Panelists in a complementary symposium, ‘Laying the groundwork for the success of new TB vaccines,’ acknowledged that while the science supports the feasibility of new TB vaccines, questions remain on how we can accelerate the pipeline to reach licensure more quickly. A range of WHO-supported efforts seek to pave the way for the success of late-stage candidates. Following the publication of the WHO TB Vaccine Preferred Product Characteristics in 2018, work is ongoing to complete the inaugural Evidence Considerations for Vaccine Policy, with adolescent/adult TB vaccines as the first case study, and the Roadmap for Global Introduction and Access to TB Vaccines for Adults and Adolescents. These frameworks will complement existing efforts, such as the Global TB Vaccine R&D Roadmap and the TB Vaccine Development Pathway, to help guide stakeholders engaged in TB vaccine development, production, and implementation.
An advocacy roadmap
The last 18 months have seen significant efforts to mobilize a global TB vaccine advocacy response. Formed in May 2021, the TB Vaccine Advocacy Roadmap (TB Vax ARM) coalition, led by IAVI, TAG, Results UK, the Global TB Caucus, the Stop TB Partnership Working Group on New TB Vaccines, and two community members, represents a globally coordinated advocacy effort in support of the TB vaccine pipeline. During an interactive Community Connect panel, TB Vax ARM members spoke of the need to advocate for a strong domestic response, increased industry engagement, and robust accountability mechanisms in support of TB vaccine R&D, as well as the importance for researchers to also be advocates.

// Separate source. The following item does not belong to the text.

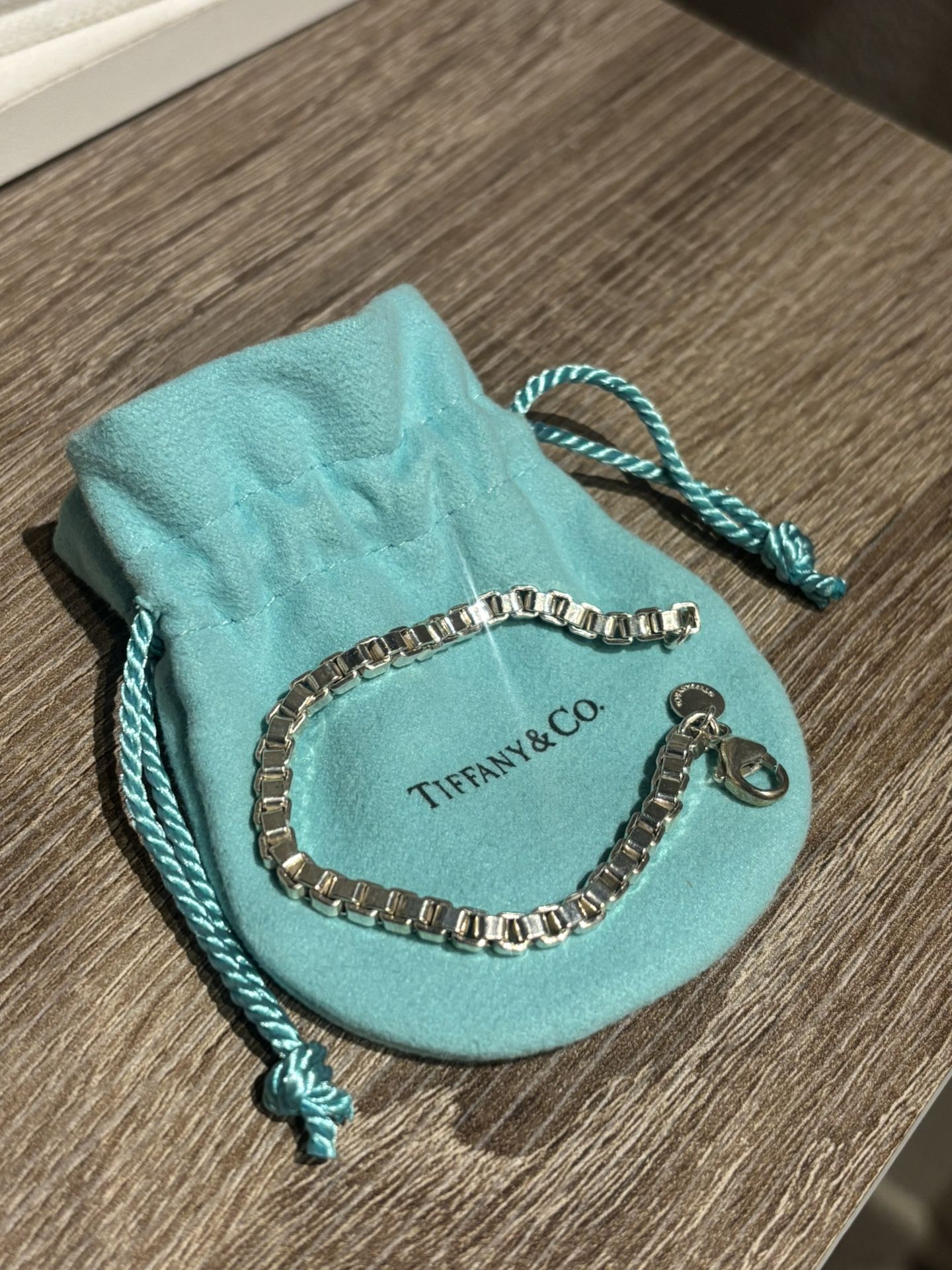 Tiffany & Co Venetian Link Bracelet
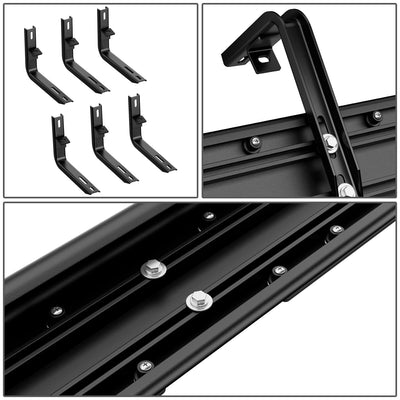 6.75 in. Wide Flat Board Running Board <br> 15-25 Chevy Colorado, GMC Canyon Extended Cab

Elsewhere, a new online advocacy curriculum for TB tools will soon be launched. Led by the Stop TB Partnership New Tools Working Groups and the NGO and Affected Community Board Delegations, the curriculum seeks to provide TB advocates with the knowledge and network needed to successfully advocate for new TB tools. IAVI’s first-ever social media fellowship in February this year, which centered on TB vaccine advocacy, delivered a corresponding effort.
For the broader TB community, the flagship Stop TB Partnership ‘Words Matter Language Guide’ provides a key instrument to encourage positive change, sensitize, promote appropriate language, end stigmatization, and empower people affected by TB.

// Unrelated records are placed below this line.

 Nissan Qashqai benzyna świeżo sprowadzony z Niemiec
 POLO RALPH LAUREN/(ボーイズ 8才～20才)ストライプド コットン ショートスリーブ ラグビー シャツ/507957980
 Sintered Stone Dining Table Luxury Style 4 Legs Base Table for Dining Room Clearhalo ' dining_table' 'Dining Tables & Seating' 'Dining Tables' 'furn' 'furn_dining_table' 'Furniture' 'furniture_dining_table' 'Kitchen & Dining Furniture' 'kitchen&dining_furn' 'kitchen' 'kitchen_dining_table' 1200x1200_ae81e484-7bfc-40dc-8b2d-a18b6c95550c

The coming year represents an inflection point for TB vaccine research. Equipped with a growing body of evidence alongside an equally growing need for investment (the Global Plan to End TB 2023-2030 estimates that an annual investment of $1.25 billion will be required for TB vaccine R&D), the world must now mobilize the funding and resources needed to bring new TB vaccines to those who need them most. It may seem that our work is cut out for us, but the reality of new TB vaccines has never been so promising. In the words of Kate O’Brien, TB survivor and advocate with We Are TB in the U.S., “we don’t have to be afraid to ask for what is right and needed… We have good data, and we have good candidates. This isn’t a pie in the sky kind of thing. This is money well spent and it’s something we can actually do.”